Hace poco el Congreso ha aprobado una ley que limita proporcionalmente el número de emigrantes que pueden admitirse a bordo de cada barco. Si esa ley se aplicase, las cosas mejorarían mucho, igual que mejorarían si se aplicase la ley inglesa respecto a las raciones de comida que debe llevar consigo cada emigrante que embarca en Liverpool. Pero cuesta creer que vayan a aplicarse.
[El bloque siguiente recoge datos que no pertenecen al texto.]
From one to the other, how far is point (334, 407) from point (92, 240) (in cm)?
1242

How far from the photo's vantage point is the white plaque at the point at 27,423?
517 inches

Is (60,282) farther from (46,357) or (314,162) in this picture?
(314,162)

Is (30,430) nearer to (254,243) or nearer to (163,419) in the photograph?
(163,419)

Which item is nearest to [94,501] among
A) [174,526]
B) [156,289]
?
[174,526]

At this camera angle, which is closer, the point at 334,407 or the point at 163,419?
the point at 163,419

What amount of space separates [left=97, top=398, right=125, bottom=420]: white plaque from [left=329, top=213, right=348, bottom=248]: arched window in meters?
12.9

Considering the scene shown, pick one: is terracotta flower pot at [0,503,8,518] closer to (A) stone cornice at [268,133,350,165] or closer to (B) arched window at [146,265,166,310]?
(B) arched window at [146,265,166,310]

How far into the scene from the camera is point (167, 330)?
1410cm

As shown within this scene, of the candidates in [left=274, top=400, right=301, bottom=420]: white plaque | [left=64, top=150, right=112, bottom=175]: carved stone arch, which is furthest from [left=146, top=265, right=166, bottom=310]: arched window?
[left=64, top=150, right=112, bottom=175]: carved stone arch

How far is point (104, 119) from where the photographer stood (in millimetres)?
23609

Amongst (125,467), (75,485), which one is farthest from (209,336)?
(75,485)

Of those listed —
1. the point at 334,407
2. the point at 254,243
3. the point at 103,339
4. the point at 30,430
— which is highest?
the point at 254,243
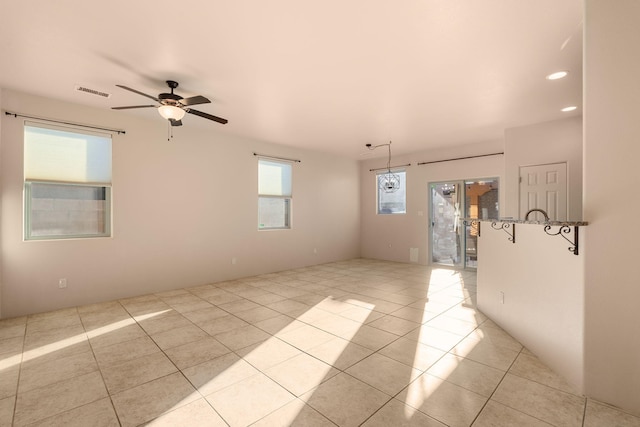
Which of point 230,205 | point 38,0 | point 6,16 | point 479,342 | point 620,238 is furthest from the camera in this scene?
point 230,205

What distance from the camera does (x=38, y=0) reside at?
209 cm

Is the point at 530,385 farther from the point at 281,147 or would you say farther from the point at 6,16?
the point at 281,147

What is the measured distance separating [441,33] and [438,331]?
2.92 m

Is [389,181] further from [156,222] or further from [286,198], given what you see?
[156,222]

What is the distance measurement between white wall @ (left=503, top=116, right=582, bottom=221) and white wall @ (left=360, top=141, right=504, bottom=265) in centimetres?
75

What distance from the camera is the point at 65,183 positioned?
3.93 meters

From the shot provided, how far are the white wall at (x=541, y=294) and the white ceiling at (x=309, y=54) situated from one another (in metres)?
1.71

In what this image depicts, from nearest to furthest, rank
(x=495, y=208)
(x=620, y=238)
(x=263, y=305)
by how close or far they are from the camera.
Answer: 1. (x=620, y=238)
2. (x=263, y=305)
3. (x=495, y=208)

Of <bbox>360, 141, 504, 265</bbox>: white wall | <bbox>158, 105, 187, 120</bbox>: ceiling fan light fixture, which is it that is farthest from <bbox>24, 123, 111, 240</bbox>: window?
<bbox>360, 141, 504, 265</bbox>: white wall

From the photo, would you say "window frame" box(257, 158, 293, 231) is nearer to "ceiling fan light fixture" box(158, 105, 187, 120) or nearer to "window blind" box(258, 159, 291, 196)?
"window blind" box(258, 159, 291, 196)

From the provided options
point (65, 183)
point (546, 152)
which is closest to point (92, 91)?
point (65, 183)

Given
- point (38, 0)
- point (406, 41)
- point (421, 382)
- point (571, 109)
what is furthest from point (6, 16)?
point (571, 109)

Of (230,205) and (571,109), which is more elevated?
(571,109)

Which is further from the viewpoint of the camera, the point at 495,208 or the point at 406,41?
the point at 495,208
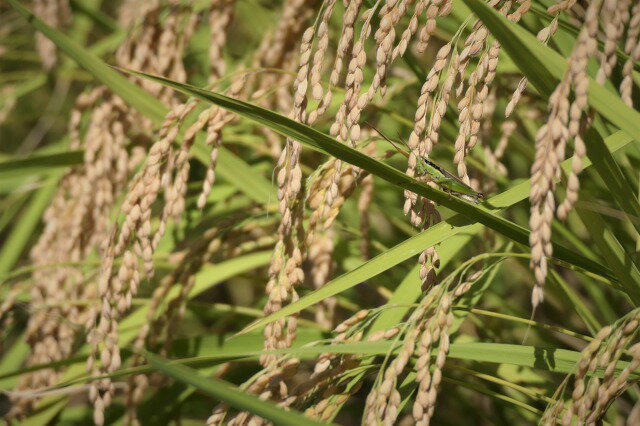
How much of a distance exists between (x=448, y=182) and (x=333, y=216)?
0.75 ft

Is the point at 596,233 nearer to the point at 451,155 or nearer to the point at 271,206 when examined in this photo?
the point at 271,206

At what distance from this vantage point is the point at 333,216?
3.60 feet

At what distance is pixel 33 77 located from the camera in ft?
7.63

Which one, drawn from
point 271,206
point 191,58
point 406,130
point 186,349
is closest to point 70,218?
point 186,349

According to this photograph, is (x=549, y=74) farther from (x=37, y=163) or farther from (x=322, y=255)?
(x=37, y=163)

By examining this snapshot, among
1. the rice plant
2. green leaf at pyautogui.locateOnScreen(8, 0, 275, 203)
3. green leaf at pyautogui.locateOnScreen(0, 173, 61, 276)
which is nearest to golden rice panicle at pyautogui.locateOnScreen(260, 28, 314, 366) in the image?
the rice plant

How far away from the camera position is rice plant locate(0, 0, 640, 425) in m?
0.91

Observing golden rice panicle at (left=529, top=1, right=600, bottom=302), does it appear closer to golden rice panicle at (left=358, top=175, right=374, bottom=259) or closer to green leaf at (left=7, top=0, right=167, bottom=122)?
golden rice panicle at (left=358, top=175, right=374, bottom=259)

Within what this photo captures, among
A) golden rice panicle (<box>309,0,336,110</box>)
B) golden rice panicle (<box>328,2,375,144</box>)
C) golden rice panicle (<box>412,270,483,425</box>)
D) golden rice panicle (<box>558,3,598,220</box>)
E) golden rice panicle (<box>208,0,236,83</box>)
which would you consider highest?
golden rice panicle (<box>208,0,236,83</box>)

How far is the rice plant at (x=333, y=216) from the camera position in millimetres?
908

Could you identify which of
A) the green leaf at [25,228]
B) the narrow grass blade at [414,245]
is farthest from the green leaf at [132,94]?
the green leaf at [25,228]

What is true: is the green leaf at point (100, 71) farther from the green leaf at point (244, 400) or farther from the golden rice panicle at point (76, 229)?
the green leaf at point (244, 400)

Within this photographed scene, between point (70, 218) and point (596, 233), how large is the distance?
1352 millimetres

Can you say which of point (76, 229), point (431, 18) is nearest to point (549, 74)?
point (431, 18)
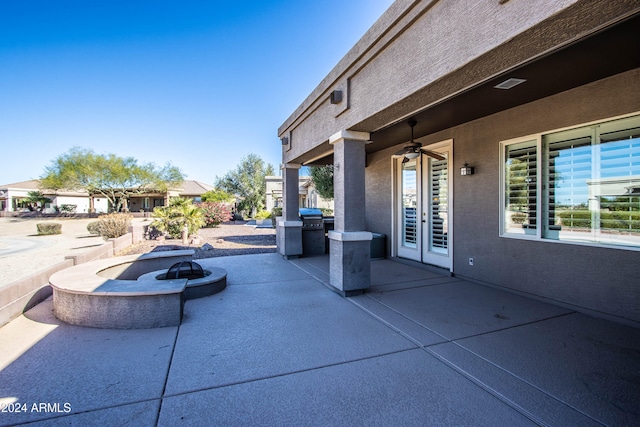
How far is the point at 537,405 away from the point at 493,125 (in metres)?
4.68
Sin embargo, ninguna legislación afecta, ni siquiera de manera formal, a la triste situación del emigrante. ¿Qué ordenanza obliga al capitán de un barco a proporcionar a los pasajeros de la antecámara un alojamiento en condiciones y a suministrarles aire y luz en esa sucia madriguera donde pasan emparedados la larga travesía del Atlántico? ¿Qué ordenanza le fuerza a instalar el fogón, o la cocina de los pasajeros de la antecámara, en un lugar seco y protegido, donde los emigrantes puedan cocinar durante una tormenta o en caso de lluvia? ¿Qué ordenanza le obliga a darles más espacio en cubierta y a dejarles pasear de vez en cuando de proa a popa? No hay ninguna ley acerca de estas cosas. Y aunque la hubiera, ¿quién, salvo un Howard[146], se ocuparía de hacerla cumplir? ¡Y qué pocas veces hay un Howard en el gobierno!
Hablamos de los turcos y abominamos de los caníbales, pero ¿no habrá algunos de ellos que vayan al cielo antes que nosotros? Es posible que tengamos cuerpos civilizados y sin embargo almas de bárbaro. Nos hacemos los ciegos ante el espectáculo del mundo real; los sordos ante su voz; y los muertos ante su muerte. Y hasta que no sepamos que un solo sufrimiento pesa más que diez mil alegrías, no nos convertiremos en lo que el Cristianismo trata de hacer de nosotros.